_SELECTED EXTRACT:_
---*---
The established club owners allow each other access within their circle. “There’s a whole hierarchy where, for instance, among certain people, you can go anywhere and do basically whatever you want with your flier or your promotional material,” says Bryan Rabin, who runs the Friday night club Cherry and has been responsible for such clubs as Prague and Burlesque. Rabin lets people from Saturday Night Fever, the Viper Room and the Dragonfly pass out fliers at Cherry. They will even be allowed in free--what owners call “club courtesy.” The other clubs return the favor.

“We’re friends with a lot of the club people,” says Kim White, head of promotions for the Viper Room. “If somebody calls me up and asks me permission and it’s something that’s not competing with what we’re doing, then that’s OK.” If the Viper Room finds anyone else with fliers, they are asked to leave.

What all promoters large and small do agree upon is that taking fliers into one club for another club that is held on the same night is a no-no.
---*---
_DATA PROVIDED:_
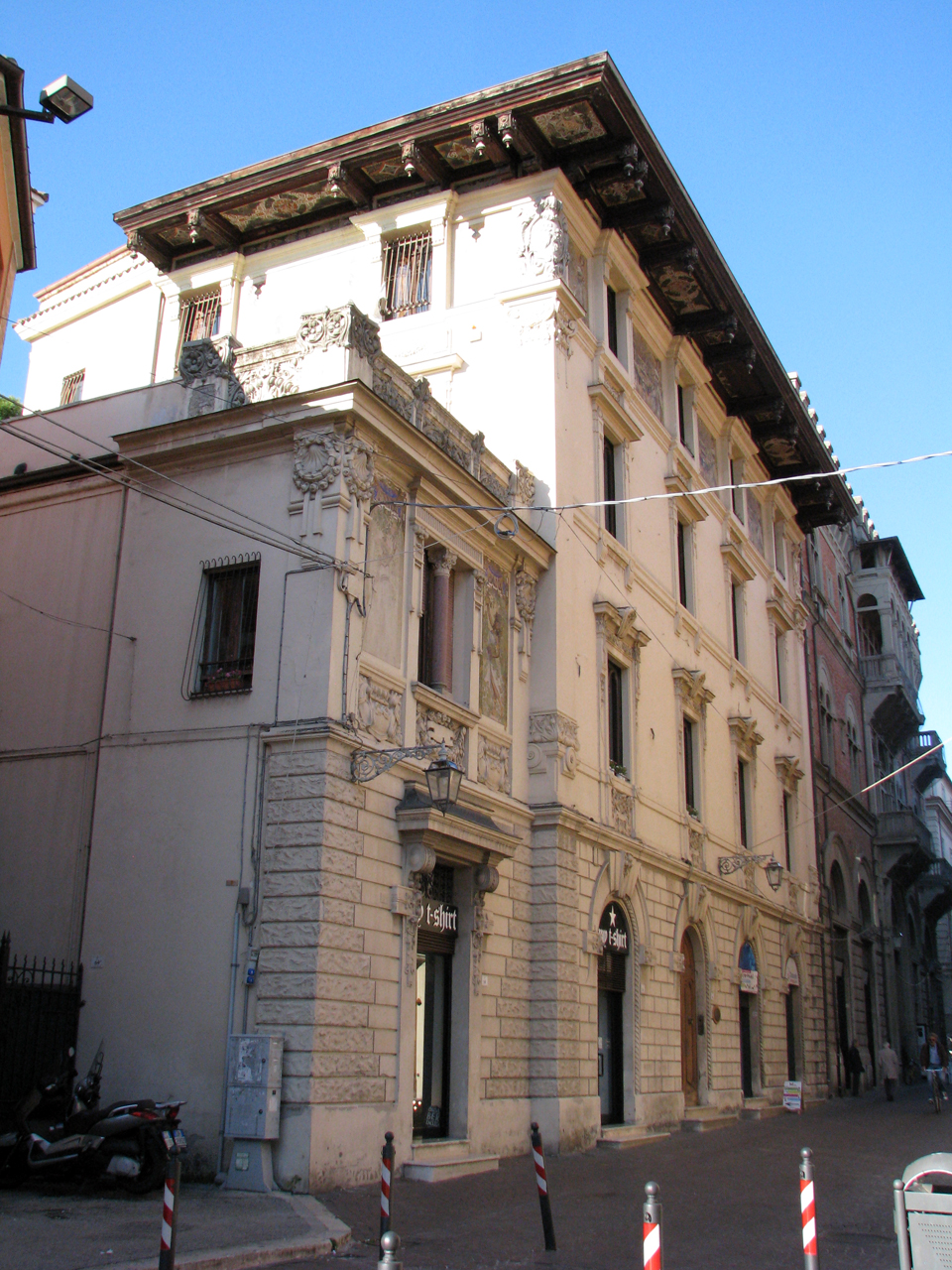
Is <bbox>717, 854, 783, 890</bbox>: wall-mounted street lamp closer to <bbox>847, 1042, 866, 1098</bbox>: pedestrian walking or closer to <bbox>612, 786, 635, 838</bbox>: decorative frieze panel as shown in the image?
<bbox>612, 786, 635, 838</bbox>: decorative frieze panel

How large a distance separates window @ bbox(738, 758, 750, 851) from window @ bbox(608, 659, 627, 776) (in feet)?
24.8

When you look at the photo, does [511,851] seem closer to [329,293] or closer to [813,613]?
[329,293]

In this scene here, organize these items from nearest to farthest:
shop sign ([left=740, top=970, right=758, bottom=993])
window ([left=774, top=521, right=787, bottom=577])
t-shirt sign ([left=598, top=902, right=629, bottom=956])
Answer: t-shirt sign ([left=598, top=902, right=629, bottom=956]) < shop sign ([left=740, top=970, right=758, bottom=993]) < window ([left=774, top=521, right=787, bottom=577])

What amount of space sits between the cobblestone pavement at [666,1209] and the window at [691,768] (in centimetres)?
681

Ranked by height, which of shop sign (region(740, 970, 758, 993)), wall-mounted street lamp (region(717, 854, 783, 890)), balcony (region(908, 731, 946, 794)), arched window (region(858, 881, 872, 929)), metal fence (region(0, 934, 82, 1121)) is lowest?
metal fence (region(0, 934, 82, 1121))

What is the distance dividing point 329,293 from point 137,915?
12.3 m

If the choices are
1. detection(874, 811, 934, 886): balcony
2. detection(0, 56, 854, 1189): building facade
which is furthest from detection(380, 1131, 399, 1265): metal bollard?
detection(874, 811, 934, 886): balcony

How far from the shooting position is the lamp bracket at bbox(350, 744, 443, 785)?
13.2 metres

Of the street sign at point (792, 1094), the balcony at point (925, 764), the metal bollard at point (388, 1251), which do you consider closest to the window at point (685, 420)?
the street sign at point (792, 1094)

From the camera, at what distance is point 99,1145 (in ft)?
36.1

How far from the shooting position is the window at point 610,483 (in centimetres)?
2111

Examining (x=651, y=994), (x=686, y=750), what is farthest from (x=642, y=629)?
(x=651, y=994)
---*---
_GOAL 1:_
Copy the records word for word, starting at the line that contains "From the camera, at" and ending with the last line of the records.
_GOAL 2:_
Pick up the text on nightclub fliers and promotion after its last sentence and keep writing it.

_EXERCISE RESPONSE 1:_
From the camera, at what distance is point 99,1145 (in ft)?
36.1

How far from the shooting position is the window at point 610,483 (in centimetres)?
2111

Examining (x=651, y=994), (x=686, y=750), what is farthest from (x=642, y=629)?
(x=651, y=994)

_EXERCISE RESPONSE 2:_
“Someone came to our club a few months ago and said, “I’m working for [promoter Robin] Cameltoe at the Garage,” Rabin recalls. “I said ‘Great, come on in.’ I gave him club courtesy, the whole thing. Next thing I know, my club is bombed with fliers for a Friday night glam rock club. He bombed my clientele not only with a Friday night club, but with this same format as my club, which is not really a happening thing to do. I had the security look for him and toss him out on the street.”

“I remember there was one incident where there was a promoter who moved his club from Friday to Saturday and had all his people standing outside Saturday Night Fever promoting his new club,” says Fever’s Brent Bolthouse. “I physically took fliers from people. It makes me see red. It’s so rude. There’s six other nights of the week to promote.”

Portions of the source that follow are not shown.